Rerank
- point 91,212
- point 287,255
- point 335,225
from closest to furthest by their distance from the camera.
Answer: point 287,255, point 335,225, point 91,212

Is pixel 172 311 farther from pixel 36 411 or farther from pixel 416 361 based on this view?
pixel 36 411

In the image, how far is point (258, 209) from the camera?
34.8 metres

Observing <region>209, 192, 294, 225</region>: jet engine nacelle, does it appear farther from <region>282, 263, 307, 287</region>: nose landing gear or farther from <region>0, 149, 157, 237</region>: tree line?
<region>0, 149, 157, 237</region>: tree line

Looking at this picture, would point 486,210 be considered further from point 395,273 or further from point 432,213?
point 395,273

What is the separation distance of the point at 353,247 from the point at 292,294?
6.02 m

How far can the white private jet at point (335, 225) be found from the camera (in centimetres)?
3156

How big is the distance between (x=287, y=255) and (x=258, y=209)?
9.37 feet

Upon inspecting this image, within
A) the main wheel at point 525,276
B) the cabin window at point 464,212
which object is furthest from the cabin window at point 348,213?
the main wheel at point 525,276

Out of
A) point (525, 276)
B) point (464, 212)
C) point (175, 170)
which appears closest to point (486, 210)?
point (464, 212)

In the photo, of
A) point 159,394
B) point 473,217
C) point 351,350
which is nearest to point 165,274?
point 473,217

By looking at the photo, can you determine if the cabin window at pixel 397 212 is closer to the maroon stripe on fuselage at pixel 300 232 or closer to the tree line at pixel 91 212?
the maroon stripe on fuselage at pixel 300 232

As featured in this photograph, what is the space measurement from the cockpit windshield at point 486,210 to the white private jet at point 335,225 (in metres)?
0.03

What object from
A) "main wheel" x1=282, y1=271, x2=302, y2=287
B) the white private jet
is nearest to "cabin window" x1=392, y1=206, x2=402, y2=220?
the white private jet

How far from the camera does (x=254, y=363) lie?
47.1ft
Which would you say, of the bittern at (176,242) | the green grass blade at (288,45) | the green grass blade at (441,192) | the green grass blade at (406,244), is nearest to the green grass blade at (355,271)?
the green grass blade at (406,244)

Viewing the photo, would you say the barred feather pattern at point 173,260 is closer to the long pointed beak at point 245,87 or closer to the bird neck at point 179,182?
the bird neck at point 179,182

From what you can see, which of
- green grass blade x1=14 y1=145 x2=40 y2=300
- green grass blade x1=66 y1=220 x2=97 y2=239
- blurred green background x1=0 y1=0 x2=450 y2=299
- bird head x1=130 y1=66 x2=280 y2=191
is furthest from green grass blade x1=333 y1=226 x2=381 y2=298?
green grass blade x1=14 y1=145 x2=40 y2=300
==
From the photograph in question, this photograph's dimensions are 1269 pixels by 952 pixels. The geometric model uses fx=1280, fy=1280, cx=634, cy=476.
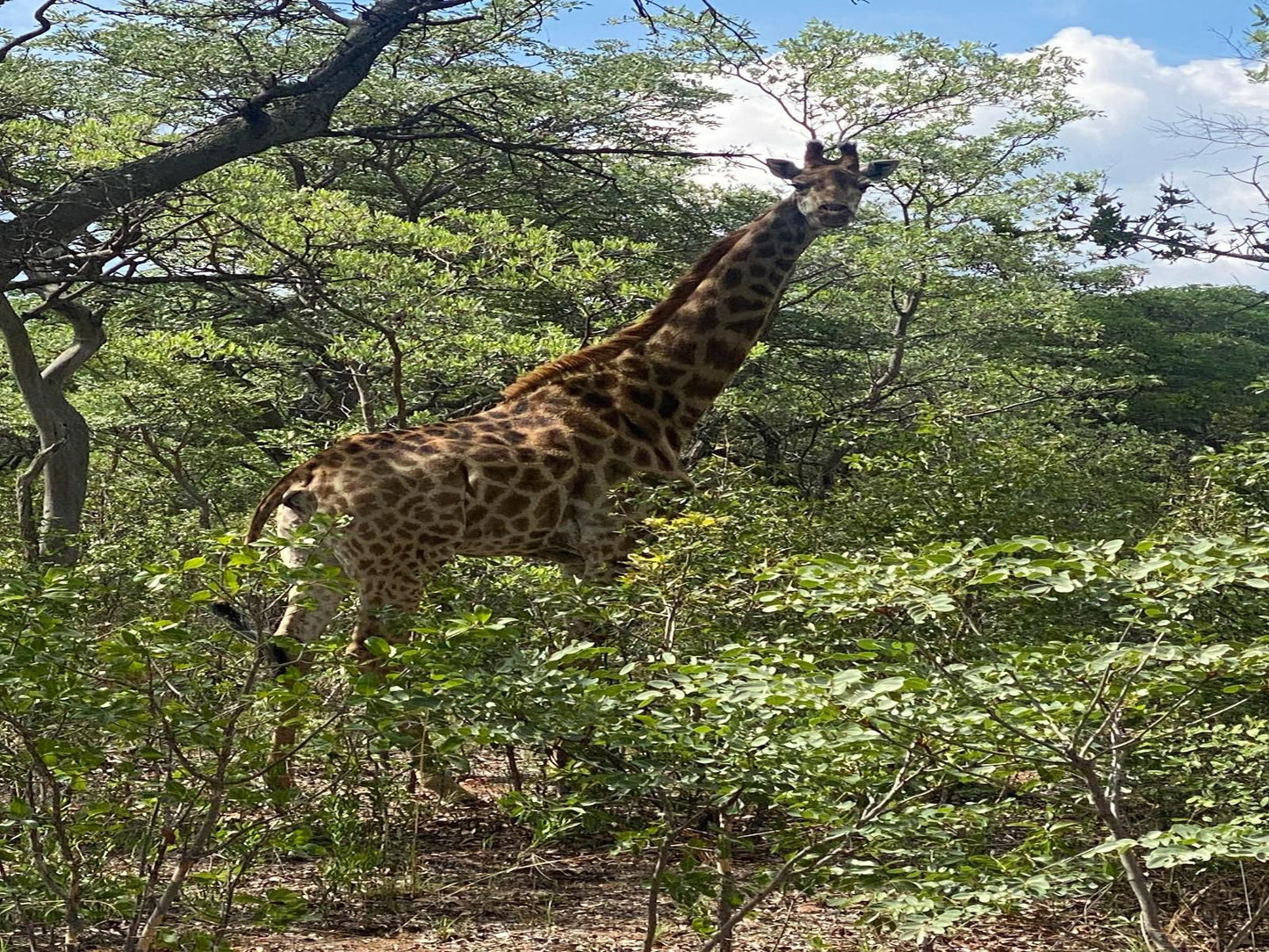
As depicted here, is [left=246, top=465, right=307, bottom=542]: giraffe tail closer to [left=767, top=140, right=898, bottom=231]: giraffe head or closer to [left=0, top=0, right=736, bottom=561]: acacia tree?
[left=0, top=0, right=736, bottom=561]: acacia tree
* * *
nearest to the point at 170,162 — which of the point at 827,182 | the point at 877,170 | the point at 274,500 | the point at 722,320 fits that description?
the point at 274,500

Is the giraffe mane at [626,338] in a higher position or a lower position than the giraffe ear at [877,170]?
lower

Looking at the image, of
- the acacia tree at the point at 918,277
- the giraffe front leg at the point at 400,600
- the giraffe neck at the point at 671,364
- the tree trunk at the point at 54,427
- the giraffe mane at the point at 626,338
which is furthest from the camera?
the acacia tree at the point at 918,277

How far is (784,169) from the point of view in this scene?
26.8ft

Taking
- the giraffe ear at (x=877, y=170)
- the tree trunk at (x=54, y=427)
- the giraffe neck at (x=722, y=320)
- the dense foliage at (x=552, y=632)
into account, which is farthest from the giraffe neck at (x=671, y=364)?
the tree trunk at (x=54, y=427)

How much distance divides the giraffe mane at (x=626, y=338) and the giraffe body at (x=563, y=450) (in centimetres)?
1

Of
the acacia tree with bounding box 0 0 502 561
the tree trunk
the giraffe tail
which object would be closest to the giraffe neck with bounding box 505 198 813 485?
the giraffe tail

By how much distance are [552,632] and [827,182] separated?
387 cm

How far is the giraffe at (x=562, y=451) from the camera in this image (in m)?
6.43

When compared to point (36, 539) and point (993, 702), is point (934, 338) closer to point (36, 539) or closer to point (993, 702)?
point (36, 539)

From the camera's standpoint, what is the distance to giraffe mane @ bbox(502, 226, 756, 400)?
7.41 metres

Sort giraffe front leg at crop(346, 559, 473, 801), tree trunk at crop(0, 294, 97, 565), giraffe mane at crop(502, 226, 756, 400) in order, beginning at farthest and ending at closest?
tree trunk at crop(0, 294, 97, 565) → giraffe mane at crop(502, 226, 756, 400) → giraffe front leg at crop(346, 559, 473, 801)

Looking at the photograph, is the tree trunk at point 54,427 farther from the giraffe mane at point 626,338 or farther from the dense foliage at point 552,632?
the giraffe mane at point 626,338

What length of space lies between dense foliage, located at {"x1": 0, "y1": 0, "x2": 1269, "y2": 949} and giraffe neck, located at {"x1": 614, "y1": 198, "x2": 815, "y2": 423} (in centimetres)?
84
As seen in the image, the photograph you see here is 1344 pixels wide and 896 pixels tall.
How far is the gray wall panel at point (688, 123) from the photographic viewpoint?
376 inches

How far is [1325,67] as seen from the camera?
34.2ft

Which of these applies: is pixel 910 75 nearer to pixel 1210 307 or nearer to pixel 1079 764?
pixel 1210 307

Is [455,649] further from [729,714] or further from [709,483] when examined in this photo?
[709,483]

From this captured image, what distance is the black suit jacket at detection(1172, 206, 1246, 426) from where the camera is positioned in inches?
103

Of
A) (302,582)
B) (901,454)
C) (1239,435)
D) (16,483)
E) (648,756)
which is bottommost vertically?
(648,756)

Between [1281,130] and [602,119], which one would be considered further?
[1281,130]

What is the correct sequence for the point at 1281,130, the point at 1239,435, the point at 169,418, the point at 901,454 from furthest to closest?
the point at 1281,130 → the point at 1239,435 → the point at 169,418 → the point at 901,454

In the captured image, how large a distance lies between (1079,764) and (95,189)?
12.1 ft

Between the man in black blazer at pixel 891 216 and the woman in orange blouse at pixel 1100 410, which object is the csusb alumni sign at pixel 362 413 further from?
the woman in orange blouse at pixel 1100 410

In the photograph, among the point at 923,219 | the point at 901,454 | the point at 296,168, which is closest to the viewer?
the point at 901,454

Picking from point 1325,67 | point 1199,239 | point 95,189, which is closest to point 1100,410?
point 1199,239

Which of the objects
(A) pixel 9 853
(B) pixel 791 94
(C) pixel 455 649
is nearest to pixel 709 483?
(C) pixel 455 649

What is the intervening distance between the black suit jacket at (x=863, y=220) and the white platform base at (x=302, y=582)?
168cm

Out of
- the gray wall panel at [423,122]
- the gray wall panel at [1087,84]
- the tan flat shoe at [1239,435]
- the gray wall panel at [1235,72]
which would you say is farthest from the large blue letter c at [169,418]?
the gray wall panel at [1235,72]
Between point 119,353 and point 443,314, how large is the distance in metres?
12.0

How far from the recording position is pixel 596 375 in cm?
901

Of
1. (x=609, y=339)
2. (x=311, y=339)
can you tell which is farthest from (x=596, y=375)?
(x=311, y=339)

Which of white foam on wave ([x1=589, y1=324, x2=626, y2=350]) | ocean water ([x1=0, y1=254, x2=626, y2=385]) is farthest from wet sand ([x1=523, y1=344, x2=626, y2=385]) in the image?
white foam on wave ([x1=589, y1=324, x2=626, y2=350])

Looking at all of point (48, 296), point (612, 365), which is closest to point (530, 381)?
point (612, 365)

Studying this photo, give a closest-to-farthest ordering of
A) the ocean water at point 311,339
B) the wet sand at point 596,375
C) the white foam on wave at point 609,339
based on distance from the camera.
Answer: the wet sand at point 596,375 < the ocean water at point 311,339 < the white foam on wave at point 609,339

:: GOAL ::
Swap "giraffe neck" for "long neck" in everything from the line that contains "Looking at the image, of" down to the line that contains "7.41 metres" in the records above, changing nothing else, and give back only those lines.

:: SOLUTION FOR THIS EXERCISE ::
Looking at the image, of
- the acacia tree at the point at 918,277
- the giraffe front leg at the point at 400,600
- the long neck at the point at 671,364
- the tree trunk at the point at 54,427
- the giraffe mane at the point at 626,338
which is furthest from the camera?
the acacia tree at the point at 918,277

How far is (784,169) from the point of view in this scene?
26.8ft

Taking
- the giraffe ear at (x=877, y=170)
- the tree trunk at (x=54, y=427)
- the long neck at (x=722, y=320)
- the dense foliage at (x=552, y=632)
into account, which is farthest from the long neck at (x=671, y=364)?
the tree trunk at (x=54, y=427)

How much distance divides the giraffe mane at (x=626, y=338) and the giraffe body at (x=563, y=450) (in centimetres)?
1

Of
the acacia tree with bounding box 0 0 502 561
the tree trunk
the giraffe tail
which object would be closest to the long neck with bounding box 505 198 813 485?
the giraffe tail

By how much distance are [552,632] and [827,182] separated?
387 cm

How far is the giraffe at (x=562, y=451) from the camera in this image (in m)?
6.43

When compared to point (36, 539) and point (993, 702), is point (934, 338) closer to point (36, 539) or closer to point (993, 702)?
point (36, 539)

From the camera's standpoint, what is the distance to giraffe mane @ bbox(502, 226, 756, 400)?
7.41 metres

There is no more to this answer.